Hi Loyal
I feel your pain, as many of us here do. We sometimes think having God on our side means life should be easier, but most times it seems harder. I have learned to remind myself - Did Jesus have it easy? Was His life free from suffering? I mean, He was the Son of God Himself, you can't get any closer than that! But He suffered greatly. There was immense meaning in His sufferings that we know NOW, but no one knew while it was happening. I am 44, a survivor of SRA (satanic ritual abuse), I suffer a myriad of issues stemming from this including depression, PTSD, DID, extreme anxiety, and more. I have tried to kill myself several times. I am on SSI, food stamps, medicaid. I live with my mom and have never left home, never went to college, worked only 3 months of my life, no skills, I do not drive so I am isolated, very few friends...I could go on, but I wanted you to see that I understand where you are coming from and the pain of your situation. I am sorry you are struggling so much. I have tears in my eyes just typing this and I wish I could give you a hug. Please, let my words take hold in your heart - I have walked away from God. Things got much worse. I found that He has always been there, just not in the ways I wanted Him to be.

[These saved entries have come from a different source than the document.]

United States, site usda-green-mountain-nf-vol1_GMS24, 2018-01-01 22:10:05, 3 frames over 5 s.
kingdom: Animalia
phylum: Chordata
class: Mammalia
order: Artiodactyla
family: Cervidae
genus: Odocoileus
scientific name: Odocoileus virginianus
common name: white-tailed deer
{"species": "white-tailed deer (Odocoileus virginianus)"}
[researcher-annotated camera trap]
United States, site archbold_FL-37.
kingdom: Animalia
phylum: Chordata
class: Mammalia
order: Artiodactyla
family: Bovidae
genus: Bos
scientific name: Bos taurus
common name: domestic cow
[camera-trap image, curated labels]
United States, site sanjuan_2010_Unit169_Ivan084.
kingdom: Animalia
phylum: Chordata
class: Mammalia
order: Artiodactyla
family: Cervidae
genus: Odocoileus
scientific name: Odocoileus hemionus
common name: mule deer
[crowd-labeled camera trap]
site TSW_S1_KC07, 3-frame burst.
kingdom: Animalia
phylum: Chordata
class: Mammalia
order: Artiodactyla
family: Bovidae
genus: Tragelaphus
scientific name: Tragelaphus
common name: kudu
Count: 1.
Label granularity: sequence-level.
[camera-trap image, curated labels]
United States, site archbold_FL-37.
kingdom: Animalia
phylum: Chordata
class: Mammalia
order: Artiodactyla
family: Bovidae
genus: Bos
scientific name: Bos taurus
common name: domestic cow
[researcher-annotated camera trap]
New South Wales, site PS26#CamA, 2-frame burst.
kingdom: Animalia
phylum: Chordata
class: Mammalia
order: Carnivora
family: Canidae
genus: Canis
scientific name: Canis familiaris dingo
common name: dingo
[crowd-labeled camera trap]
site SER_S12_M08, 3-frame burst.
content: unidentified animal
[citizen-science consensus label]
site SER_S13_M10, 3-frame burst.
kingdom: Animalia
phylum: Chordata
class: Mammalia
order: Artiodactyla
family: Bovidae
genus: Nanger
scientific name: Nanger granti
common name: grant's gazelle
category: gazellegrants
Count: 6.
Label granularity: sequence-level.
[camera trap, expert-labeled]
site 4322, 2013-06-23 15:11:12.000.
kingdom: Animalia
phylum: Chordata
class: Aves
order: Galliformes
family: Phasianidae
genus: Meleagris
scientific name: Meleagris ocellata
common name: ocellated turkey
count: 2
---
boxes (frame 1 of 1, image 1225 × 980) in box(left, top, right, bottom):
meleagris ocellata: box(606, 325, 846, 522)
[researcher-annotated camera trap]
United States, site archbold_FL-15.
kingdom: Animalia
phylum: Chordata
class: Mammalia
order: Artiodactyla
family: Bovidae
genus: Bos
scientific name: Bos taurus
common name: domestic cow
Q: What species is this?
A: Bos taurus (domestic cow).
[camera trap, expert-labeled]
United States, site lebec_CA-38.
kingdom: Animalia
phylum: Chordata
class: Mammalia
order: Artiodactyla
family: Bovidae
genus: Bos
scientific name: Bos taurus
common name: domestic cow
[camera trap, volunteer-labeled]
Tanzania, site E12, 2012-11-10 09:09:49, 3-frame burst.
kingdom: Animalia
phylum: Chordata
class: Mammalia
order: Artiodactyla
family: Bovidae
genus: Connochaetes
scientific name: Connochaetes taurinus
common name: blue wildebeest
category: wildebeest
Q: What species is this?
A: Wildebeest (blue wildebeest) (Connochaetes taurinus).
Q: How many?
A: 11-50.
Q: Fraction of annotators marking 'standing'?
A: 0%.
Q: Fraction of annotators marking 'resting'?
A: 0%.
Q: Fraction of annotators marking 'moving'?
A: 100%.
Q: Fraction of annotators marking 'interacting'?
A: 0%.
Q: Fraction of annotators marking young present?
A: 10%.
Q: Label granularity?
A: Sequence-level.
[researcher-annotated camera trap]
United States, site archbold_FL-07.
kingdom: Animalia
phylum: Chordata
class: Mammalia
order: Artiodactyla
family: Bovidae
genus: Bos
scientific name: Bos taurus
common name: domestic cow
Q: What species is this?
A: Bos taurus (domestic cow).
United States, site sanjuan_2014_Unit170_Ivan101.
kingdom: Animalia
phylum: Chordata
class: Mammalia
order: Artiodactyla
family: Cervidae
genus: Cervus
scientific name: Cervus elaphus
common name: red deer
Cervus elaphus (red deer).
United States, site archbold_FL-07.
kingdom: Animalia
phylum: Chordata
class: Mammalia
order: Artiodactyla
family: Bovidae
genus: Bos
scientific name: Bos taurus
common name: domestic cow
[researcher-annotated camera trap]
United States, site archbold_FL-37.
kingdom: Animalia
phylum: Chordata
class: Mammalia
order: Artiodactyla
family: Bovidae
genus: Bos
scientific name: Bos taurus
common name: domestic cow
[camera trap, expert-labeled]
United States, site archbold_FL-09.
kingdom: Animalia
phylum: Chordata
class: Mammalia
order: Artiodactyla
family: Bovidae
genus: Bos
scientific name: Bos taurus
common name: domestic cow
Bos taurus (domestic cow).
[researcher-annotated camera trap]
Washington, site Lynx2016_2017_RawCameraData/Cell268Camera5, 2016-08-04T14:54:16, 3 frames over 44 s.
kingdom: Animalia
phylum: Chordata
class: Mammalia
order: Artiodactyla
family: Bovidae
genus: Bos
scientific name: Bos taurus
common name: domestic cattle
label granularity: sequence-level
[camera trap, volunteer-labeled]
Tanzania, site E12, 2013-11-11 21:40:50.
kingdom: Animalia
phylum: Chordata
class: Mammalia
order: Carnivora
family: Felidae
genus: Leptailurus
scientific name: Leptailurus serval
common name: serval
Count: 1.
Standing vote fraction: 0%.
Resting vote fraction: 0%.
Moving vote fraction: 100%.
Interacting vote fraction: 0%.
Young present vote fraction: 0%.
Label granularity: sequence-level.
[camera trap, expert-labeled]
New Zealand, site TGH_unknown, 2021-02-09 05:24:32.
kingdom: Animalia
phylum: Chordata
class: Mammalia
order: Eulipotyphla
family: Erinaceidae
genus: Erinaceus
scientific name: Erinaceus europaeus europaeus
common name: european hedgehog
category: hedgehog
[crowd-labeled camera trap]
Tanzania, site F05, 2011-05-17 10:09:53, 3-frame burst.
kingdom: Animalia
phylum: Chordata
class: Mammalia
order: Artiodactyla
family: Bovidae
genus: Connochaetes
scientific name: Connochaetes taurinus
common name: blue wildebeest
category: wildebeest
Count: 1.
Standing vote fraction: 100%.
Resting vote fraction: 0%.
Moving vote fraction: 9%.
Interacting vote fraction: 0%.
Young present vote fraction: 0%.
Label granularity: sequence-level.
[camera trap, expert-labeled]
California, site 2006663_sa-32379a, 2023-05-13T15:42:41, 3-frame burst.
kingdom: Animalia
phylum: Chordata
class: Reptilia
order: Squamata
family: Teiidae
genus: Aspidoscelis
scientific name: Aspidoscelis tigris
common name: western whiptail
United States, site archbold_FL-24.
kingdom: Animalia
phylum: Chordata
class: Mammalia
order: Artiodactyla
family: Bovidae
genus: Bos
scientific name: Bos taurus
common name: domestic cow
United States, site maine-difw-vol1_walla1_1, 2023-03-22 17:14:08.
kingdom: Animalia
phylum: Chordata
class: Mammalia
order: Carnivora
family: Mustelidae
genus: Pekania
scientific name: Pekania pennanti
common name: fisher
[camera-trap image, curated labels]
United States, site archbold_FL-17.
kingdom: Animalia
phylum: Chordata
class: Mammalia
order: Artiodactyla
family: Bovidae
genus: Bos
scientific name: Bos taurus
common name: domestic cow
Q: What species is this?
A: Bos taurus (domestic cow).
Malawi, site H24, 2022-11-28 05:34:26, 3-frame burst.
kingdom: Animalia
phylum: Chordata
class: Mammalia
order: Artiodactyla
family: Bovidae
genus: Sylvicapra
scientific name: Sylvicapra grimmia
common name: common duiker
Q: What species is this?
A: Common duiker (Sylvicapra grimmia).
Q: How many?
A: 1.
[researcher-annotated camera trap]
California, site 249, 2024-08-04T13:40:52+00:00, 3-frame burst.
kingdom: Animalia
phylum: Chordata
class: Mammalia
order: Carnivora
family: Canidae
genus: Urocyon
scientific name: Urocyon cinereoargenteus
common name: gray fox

I found He always hears my prayers, but sometimes the answer is "not yet", "that's not good for you, I have something better", "be patient, it will come", or "it will come when you learn what I am trying to teach you because your heart is not yet ready". I found that most of the heartache in this world is caused by the poor choices of people, not God, and our free will He will not interfere with. But He is there. When my father and others used me violently in horrible ways, I've no doubt He cried with me, held me, kept me safe from the worst of what humanity has the potential to offer.
He is with you, Loyal. His heart breaks with yours. He has a way out for you, but you need to let go of expectations and trust that He knows the best way there. The things you ask of Him, if He does not give them to you, are not the way to the greatness He has in store for you. Life is hard. People will hurt us. Circumstances will seem hopeless. But if we keep hold of His hand, it will all be worth it, that I can promise you.